La strage di Ankara ha evocato in diversi commenti due immagini diverse ma non distanti concettualmente tra loro. Una è quella della «strategia della tensione» vissuta anche in Italia a partire dalla bomba di Piazza Fontana nel ’69 e per lunghi anni successivi. L’altra è quella della «guerra mondiale a pezzetti» evocata da papa Francesco.

Gli attentati in Turchia, e la ripresa del conflitto armato tra il governo di Erdogan e la guerriglia curda, hanno a che vedere sia con la volontà del premier turco di sbarazzarsi di ogni opposizione, sia con la complessa situazione mediorientale. Mentre Putin bombarda non si capisce bene se di più le postazioni del «Califfo» o quelle dei ribelli anti-Assad vicini agli Usa e agli occidentali, riesplode il conflitto tra Palestinesi e Israeliani, continua nell’indifferenza generale la guerra in Yemen, e non si sa se reggerà l’accordo appena raggiunto per dare un governo unitario alla Libia. Né si attenua la pressione dei migranti e dei profughi sull’Europa e, soprattutto, sui paesi più vicini ai conflitti.

Di fronte a tanta violenza, a spirali belliche che sembrano inarrestabili, alla percezione non solo dei dichiarati sentimenti aggressivi, dell’odio, ma anche di una complessa trama di strategie occulte da parte di poteri e potenze incontrollabili, è facile cadere in una sensazione acuta di depressione e impotenza.

Mentre pensavo a che cosa avrei scritto oggi in questo spazio, ho ricevuto un comunicato che annuncia una mostra di «Mail-art» che ha per oggetto la pratica giapponese detta Kintsugi (o Kintsukuroi). Si tratta dell’arte di riparare un oggetto distrutto – vasellami, pietre, e altre cose – riconnettendone i cocci con preziose suture in oro o argento . Gli oggetti così restaurati acquistano una bellezza del tutto diversa, offrono il gioco di attraenti ricami luminosi sulle superfici ricostruite. Sorgono insomma a una nuova e più ricca vita.

Le amiche che hanno organizzato la mostra (delle associazioni «La Merlettaia» di Foggia, Artera di Matera e della rete delle «Città Vicine», con la cura di Katia Ricci e di Rosy Daniello) sottolineano il valore metaforico di questa pratica artistica: una modalità che «può aiutare ad affrontare casi di conflitto forte che lascia ferite e dolori, come, capita quando c’è uno scambio reale tra persone. La pratica del Kintsugi è anche una sfida con se stessi perché impegna a non chiudere le porte, a non buttare via ma ad avere attenzione alla realtà e all’altro. Dal punto di vista economico suggerisce di sottrarsi al consumismo e di conservare e dar valore a ciò che ha fatto parte della propria vita».
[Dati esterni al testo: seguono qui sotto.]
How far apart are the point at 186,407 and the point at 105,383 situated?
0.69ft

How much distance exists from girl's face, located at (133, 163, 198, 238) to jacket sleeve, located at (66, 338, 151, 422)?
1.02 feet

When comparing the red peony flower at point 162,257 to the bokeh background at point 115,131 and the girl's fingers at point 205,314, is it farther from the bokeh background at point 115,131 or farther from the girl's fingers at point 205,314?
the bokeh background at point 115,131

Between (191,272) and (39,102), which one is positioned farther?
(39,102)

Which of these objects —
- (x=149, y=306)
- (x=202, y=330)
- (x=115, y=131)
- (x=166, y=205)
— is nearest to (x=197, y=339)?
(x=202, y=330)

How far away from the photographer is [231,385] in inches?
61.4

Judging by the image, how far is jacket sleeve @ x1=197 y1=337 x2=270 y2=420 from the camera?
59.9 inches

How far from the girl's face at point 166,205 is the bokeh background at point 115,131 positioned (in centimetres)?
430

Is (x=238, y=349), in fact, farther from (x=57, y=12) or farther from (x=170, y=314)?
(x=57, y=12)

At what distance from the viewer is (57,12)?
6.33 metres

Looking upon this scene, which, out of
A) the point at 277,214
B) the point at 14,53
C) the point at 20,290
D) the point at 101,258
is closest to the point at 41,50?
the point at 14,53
Ho pensato che anche per reagire ai conflitti distruttivi che minacciano il mondo bisognerebbe saper trovare gli strumenti capaci di connettere le parti ferite dei frammenti in cui si dividono uomini e donne, civiltà e interessi.

Non credo certo che si possano combattere il terrorismo islamico e le scelte militari degli Usa o della Russia mettendosi a saldare con oro e argento pezzetti di porcellana.

Ma se non saremo capaci di guardare bene i margini di ciò che si rompe intorno a noi, e se non guarderemo a fondo anche in noi stessi e nel nostro modo di vivere queste rotture, non troveremo nemmeno i pensieri e le parole per cominciare a reagire con qualche speranza di ottenere un risultato .

La mostra comunque sarà visitabile da giovedì 15 ottobre nella sede della «Merlettaia» di Foggia , in Via Arpi 79/A.